Projects

1. Stanford NLP Lecture Transcription using OpenAI’s Whisper

Whisper is an automatic speech recognition (ASR) model trained on hours of multilingual and multitask supervised data. It is implemented as an encoder-decoder transformer architecture where audio are splitted into 30 seconds of chunks, converted into a log-Mel spectrogram, and then passed into an encoder. The decoder is trained to predict the corresponding text caption, intermixed with special tokens that direct the single model to perform tasks such as language identification, phrase-level timestamps, multilingual speech transcription, and to-English speech translation. For more info about whisper, read here.

I used whisper model to transcribe Stanford NLP lectures into corresponding text captions. Here is the result of the transcribed lectures. This web app is build using Flask and deployed on AWS EC2 instance. You can find transcribed audio file in the form of text here.
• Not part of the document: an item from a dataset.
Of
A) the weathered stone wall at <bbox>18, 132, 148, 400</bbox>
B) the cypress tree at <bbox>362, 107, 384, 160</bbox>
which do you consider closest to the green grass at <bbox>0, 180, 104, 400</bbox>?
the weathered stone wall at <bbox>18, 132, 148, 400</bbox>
2. Custom Named Entity Recognizer for clinical data

Named Entity Recognition (NER) is a subtask of Natural Language Processing (NLP) that involves identifying and categorizing named entities in text.

I have developed a custom named entity recognition (NER) model for clinical data using the spacy framework and deployed it using Streamlit. The model is capable of identifying various entities such as diseases, treatments, medications, and anatomical locations from clinical text data. The model classifies entities based on three classes: ‘MEDICINE’, “MEDICALCONDITION”, and “PATHOGEN”. The dataset was used from kaggle. You can try the application on this link

3. Question Answering using Langchain and OpenAI

This application provides a simple example of how to build a question-answering system using Langchain and pre-trained language models from OpenAI and Streamlit.

Langchain helps to build Large Language Models (LLMs) through composability. It helps to combine large language models with other sources of computation.

I developed a question answering system using Langchain with OpenAI embeddings. Since, LLMs tends to have fixed context length, Langchain helps to eliminate this issue by introducing chains, where we can break the document into different chunks and run the chain on the whole document. In this application, when a user uploads a file, the contents are converted into embeddings using OpenAI embeddings and stored in Pinecone vector database. Storing embeddings this way, helps for faster retrieval of the embeddings. When a user enters the query, similarity search is conducted to retrieve the similar embeddings from the vector store and the langchain chain passes the formatted response to the LLM.